The attackers stormed the police training centre Monday night and three attackers who were wearing suicide vests were killed, Khan said.
"Two suicide attackers blew themselves up, which resulted in casualties, while the third one was shot dead by our troops," local military official Major General Sher Afgan said, in comments published by the Dawn newspaper.
Major General Sher Afgan, chief of the paramilitary Frontier Corps in Balochistan, which led the counter-operation, said "the attack was over in around three hours after we arrived".
He added that communications intercepts showed the militants belonged to the Al-Alimi faction of the Lashkar-e-Jhangvi militant group - which is affiliated with the Pakistani Taliban.
The attackers took 250 people hostage who were later freed once the facility was cleared, he added.
The facility, where more than 700 cadets are in training, has come under attack twice in the past, in 2006 and 2008.
Quetta is the provincial capital of Balochistan. Baloch nationalists have been fighting government forces for well over a decade for greater control over local mineral resources. Some of the hardliners among them demand the province's separation from Pakistan.
In August, a suicide bomber killed more than 70 people - most of whom were lawyers who had gathered to mourn the death of a colleague - at a hospital in Quetta.
Monday night's attack also came a day after separatist gunmen for the Baloch Liberation Army on a motorcycle shot dead two coast guards and a civilian and wounded a shopkeeper in a remote southwest coastal town in the same province.
Pakistan has improved its security situation in recent years, but terrorist groups continue to pose a threat and stage attacks in the mainly Muslim nation of 190 million.

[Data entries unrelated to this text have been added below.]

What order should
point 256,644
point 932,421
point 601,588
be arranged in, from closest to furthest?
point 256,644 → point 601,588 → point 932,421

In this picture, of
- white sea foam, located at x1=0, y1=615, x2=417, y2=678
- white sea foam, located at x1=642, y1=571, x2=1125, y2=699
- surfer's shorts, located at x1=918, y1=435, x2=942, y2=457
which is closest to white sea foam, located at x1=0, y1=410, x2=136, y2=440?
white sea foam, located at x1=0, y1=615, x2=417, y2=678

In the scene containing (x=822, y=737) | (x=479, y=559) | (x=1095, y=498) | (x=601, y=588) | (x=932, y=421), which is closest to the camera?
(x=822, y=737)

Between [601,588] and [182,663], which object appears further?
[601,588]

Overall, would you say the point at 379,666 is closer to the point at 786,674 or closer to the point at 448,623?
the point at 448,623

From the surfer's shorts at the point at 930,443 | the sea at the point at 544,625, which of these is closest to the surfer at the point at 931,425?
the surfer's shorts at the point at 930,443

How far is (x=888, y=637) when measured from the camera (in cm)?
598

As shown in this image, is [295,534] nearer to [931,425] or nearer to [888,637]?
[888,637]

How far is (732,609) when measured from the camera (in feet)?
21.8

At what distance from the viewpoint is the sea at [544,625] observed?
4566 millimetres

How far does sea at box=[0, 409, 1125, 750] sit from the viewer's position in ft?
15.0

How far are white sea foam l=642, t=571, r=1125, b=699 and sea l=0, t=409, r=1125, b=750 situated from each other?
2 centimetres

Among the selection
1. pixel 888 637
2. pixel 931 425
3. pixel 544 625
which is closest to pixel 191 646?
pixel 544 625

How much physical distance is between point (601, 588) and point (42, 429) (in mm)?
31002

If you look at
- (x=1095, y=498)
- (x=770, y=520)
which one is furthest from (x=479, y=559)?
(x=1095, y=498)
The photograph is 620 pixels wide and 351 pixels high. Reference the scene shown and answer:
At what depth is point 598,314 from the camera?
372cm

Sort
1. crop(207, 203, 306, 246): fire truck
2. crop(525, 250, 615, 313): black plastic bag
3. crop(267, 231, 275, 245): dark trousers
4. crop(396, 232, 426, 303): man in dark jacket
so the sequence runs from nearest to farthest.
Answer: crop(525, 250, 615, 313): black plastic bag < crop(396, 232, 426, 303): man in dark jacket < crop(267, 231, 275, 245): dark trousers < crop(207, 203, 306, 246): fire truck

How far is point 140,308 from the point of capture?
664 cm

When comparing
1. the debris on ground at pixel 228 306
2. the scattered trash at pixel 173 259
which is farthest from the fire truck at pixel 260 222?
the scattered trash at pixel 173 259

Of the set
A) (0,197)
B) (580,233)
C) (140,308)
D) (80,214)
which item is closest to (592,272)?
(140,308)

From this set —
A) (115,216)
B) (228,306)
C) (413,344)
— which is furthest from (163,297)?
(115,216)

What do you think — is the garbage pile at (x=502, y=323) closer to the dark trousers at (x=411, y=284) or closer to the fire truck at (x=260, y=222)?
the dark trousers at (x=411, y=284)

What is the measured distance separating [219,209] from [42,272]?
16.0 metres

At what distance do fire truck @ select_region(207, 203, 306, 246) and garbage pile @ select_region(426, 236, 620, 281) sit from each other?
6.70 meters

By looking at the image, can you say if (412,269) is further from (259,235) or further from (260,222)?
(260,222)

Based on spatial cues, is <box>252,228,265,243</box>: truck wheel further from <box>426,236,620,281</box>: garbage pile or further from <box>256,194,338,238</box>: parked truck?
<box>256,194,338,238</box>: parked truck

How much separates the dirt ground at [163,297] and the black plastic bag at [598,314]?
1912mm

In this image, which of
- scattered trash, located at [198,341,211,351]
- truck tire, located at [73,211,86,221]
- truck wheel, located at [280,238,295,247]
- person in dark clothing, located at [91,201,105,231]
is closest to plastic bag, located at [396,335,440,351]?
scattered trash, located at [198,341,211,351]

Daesh has sought to make inroads over the past year, hoping to exploit Pakistan's sectarian divisions.
Monday night's assault on the police college was the deadliest in Pakistan since a suicide bomber killed 70 people in an attack on mourners gathered at a Quetta hospital in August. That attack was claimed by Daesh, and also by a Pakistani Taliban faction, Jamaat-ur-Ahrar.
The military had dismissed previous Daesh claims of responsibility as "propaganda", and last month said it had crushed the Middle East-based group's attempt to expand in Pakistan.
A photograph of the three alleged attackers released by Daesh showed one with a striking resemblance to the picture of a dead gunman taken by a policeman inside the college, and shared with Reuters.
Analysts say Daesh clearly has a presence in Pakistan and there is growing evidence that some local groups are working with it. "The problem with this government is that it seems to be in a complete state of denial," said Zahid Hussain, an Islamabad-based security analyst.
The White House condemned Monday's attack, and said the United States would support Pakistan in its fight against terrorism.